Court Opinion

ID: 3466222
Source: CourtListenerOpinion
Date Created: 2016-07-05 20:31:28.979368+00
Date Added: 2024-06-11T13:54:27.148042
License: Public Domain

I fully subscribe to the views expressed in the majority opinion and believe that the exception of no right or cause of action filed by the defendant is well founded. However, it is to be observed that the court failed to consider one of the main arguments made by the plaintiffs, which is, — that the charitable immunity doctrine is without application to the case because the defendant breached its contract with the deceased to render him hospitalization during his illness when its superintendent ousted him from the institution.
The answer to this proposition is that the widow and minor children of the deceased have not sued for breach of contract but bring their action under the provisions of Article 2315 of the Civil Code, as amended, as surviving widow and minor children of Anticich, for the damages they sustained because of his death as a result of the alleged wrongful acts of the defendant.

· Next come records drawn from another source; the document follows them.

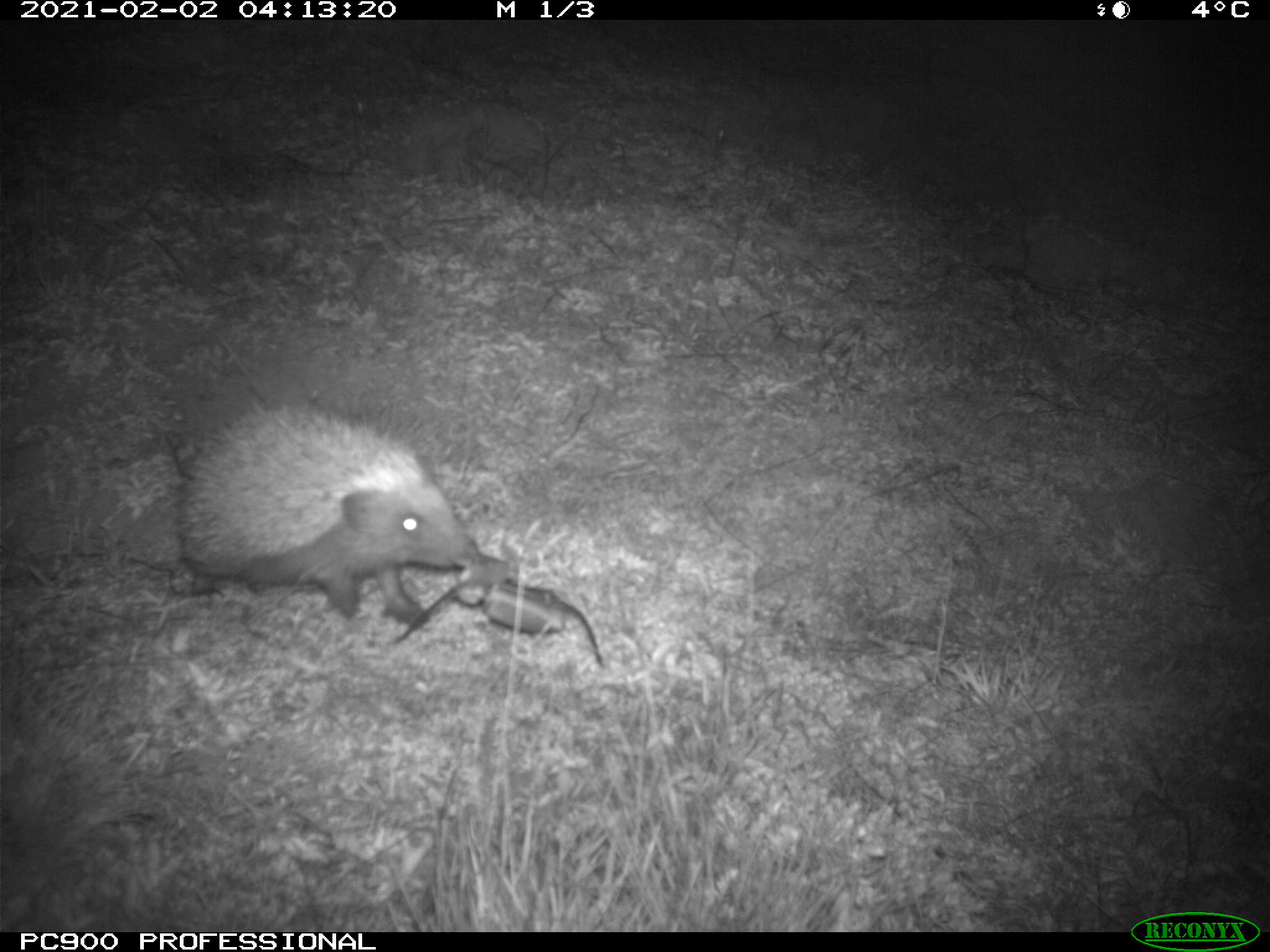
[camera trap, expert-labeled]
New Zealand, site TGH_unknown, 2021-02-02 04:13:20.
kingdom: Animalia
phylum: Chordata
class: Mammalia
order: Eulipotyphla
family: Erinaceidae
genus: Erinaceus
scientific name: Erinaceus europaeus europaeus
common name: european hedgehog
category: hedgehog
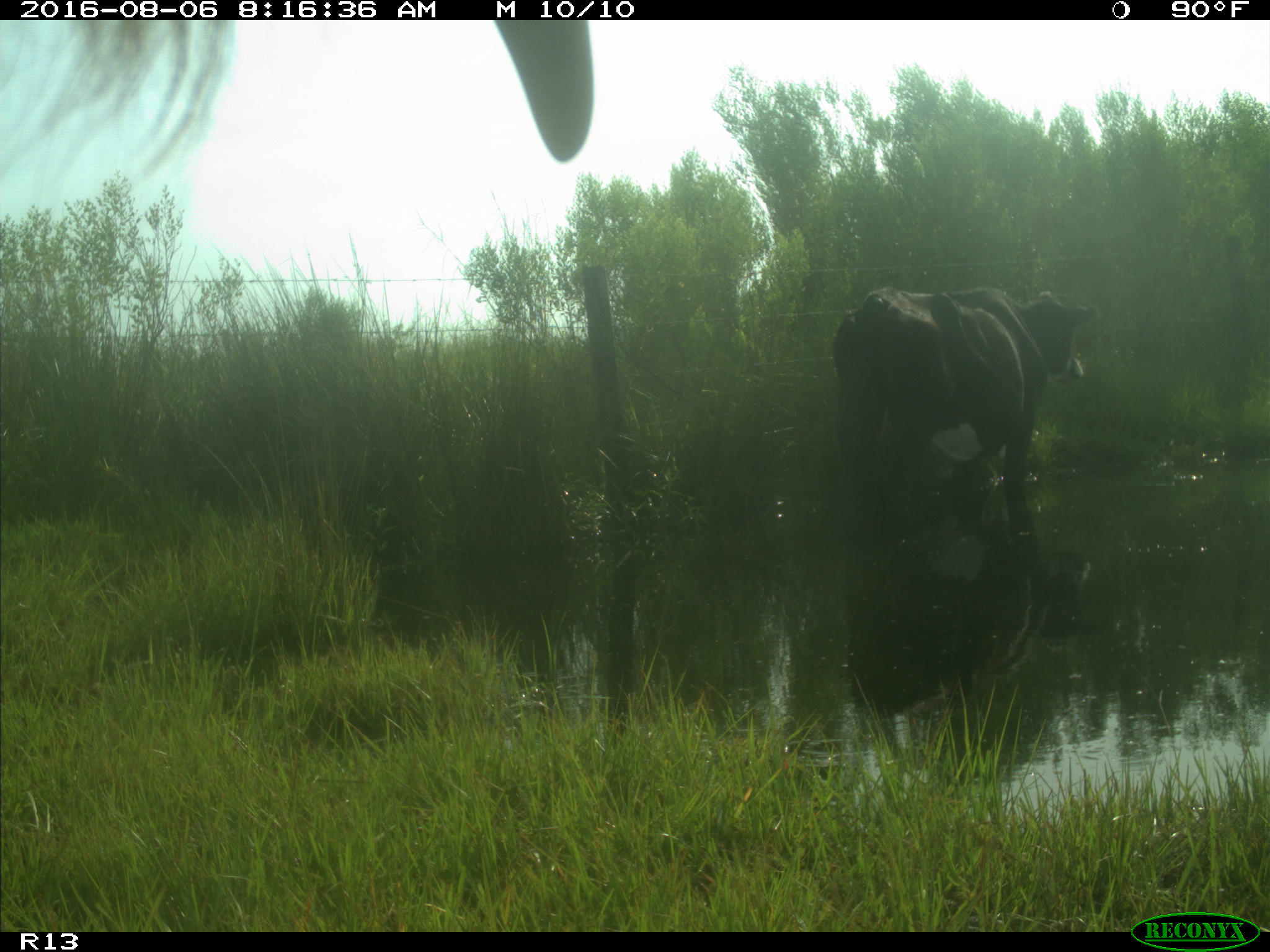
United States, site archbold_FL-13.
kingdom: Animalia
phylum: Chordata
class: Mammalia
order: Artiodactyla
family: Bovidae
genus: Bos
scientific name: Bos taurus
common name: domestic cow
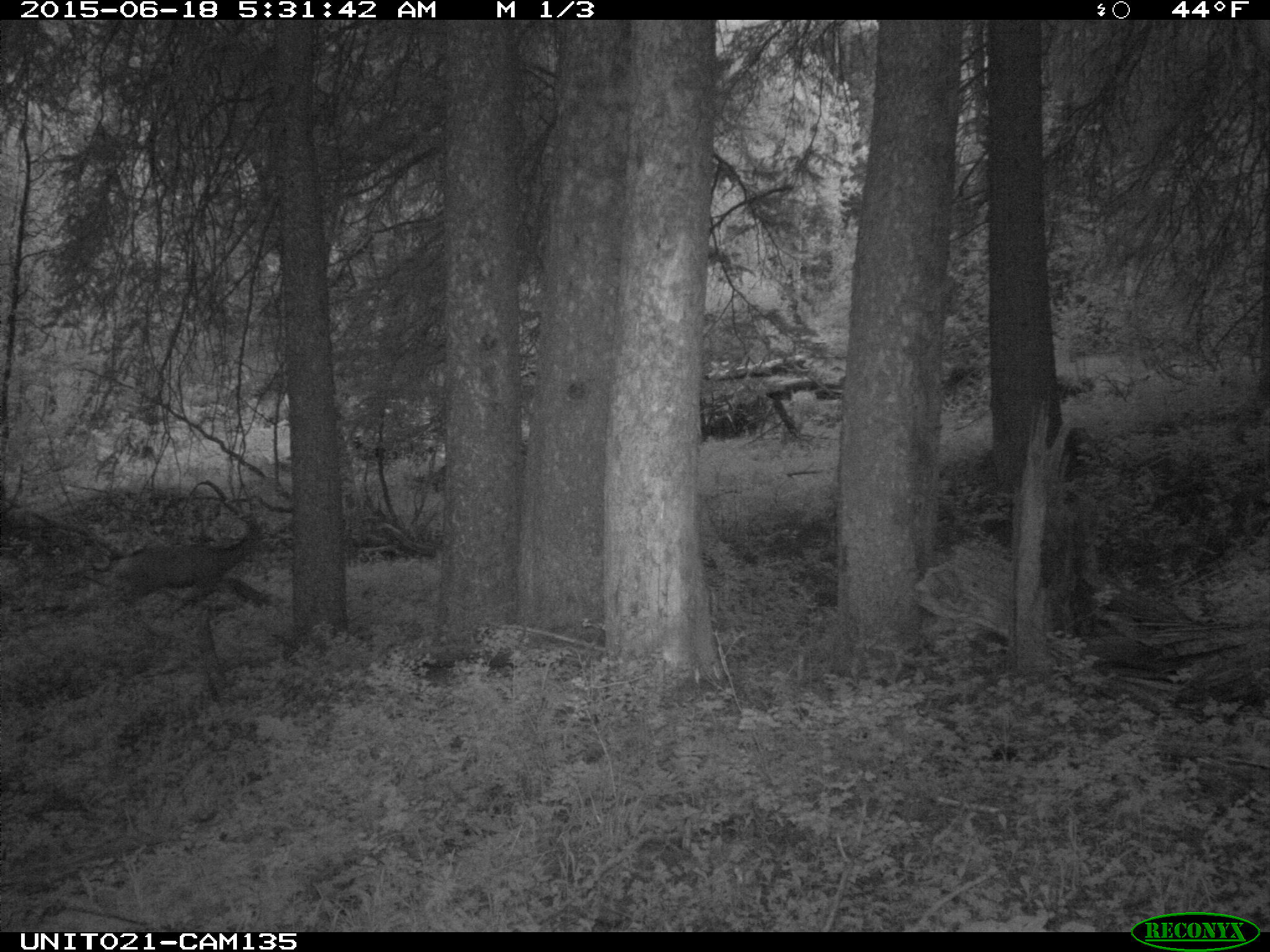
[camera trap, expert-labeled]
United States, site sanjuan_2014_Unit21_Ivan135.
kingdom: Animalia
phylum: Chordata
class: Mammalia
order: Artiodactyla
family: Cervidae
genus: Odocoileus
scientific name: Odocoileus hemionus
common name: mule deer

If the suit was founded on a breach of contract, the right of action could only be asserted by the representative of the decedent's succession or his legal heirs. Moreover, no right of action in contract is accorded under our law for the death of a human being. The sole and exclusive remedy is provided for by Article2315 of the Civil Code, as amended, and the right given is ex delicto.
For these reasons, I concur in the decree.